***** Input records

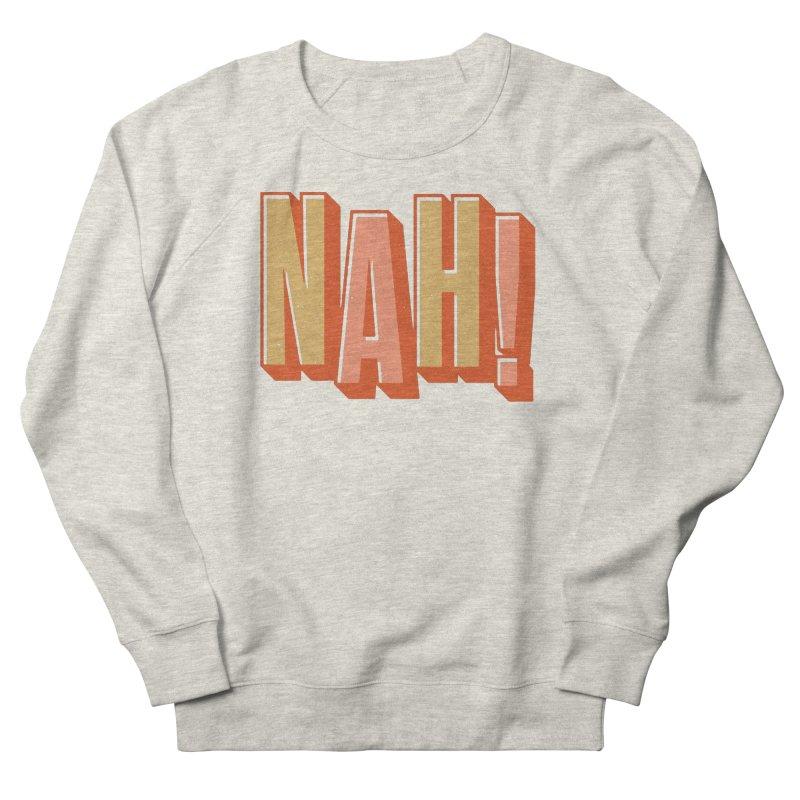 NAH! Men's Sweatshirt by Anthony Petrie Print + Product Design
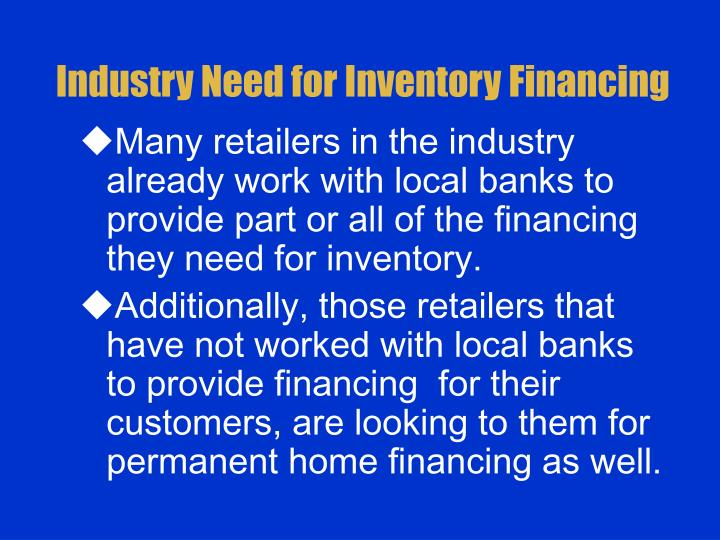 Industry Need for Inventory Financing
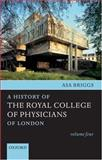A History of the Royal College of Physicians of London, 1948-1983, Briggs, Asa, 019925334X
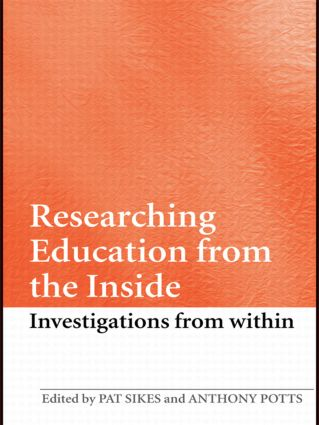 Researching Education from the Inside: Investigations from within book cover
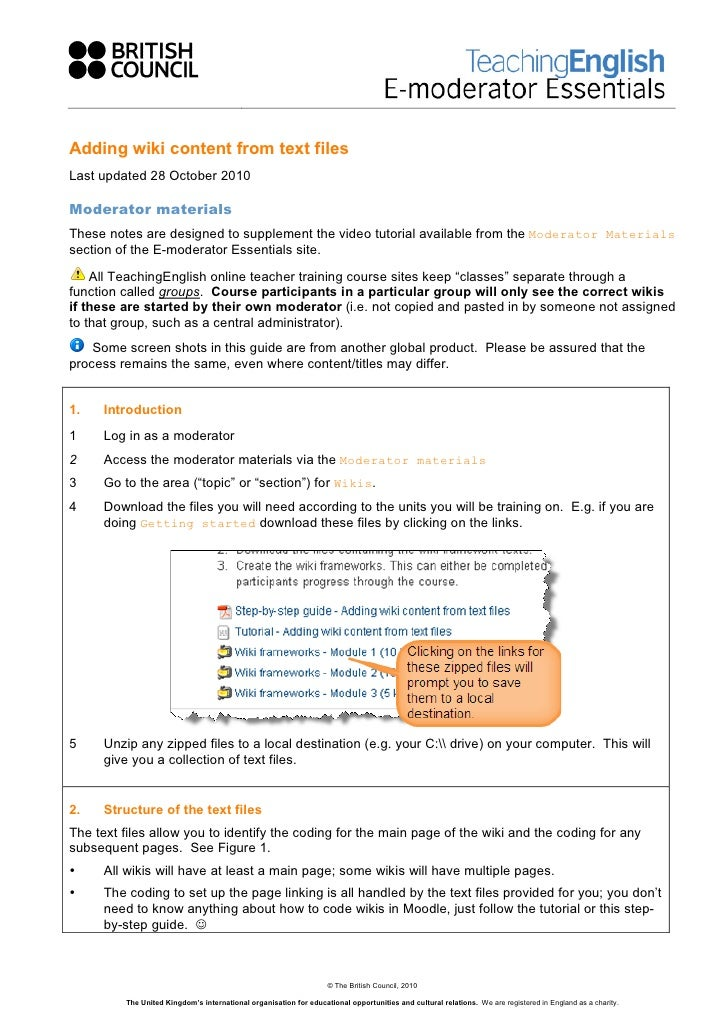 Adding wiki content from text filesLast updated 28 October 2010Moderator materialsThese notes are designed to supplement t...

**********

== Exercise description ==
If a record contains a picture, omit the picture and repeat everything else exactly.

== Result of this exercise ==
 NAH! Men's Sweatshirt by Anthony Petrie Print + Product Design
 Industry Need for Inventory Financing
A History of the Royal College of Physicians of London, 1948-1983, Briggs, Asa, 019925334X
 Researching Education from the Inside: Investigations from within book cover
 Adding wiki content from text filesLast updated 28 October 2010Moderator materialsThese notes are designed to supplement t...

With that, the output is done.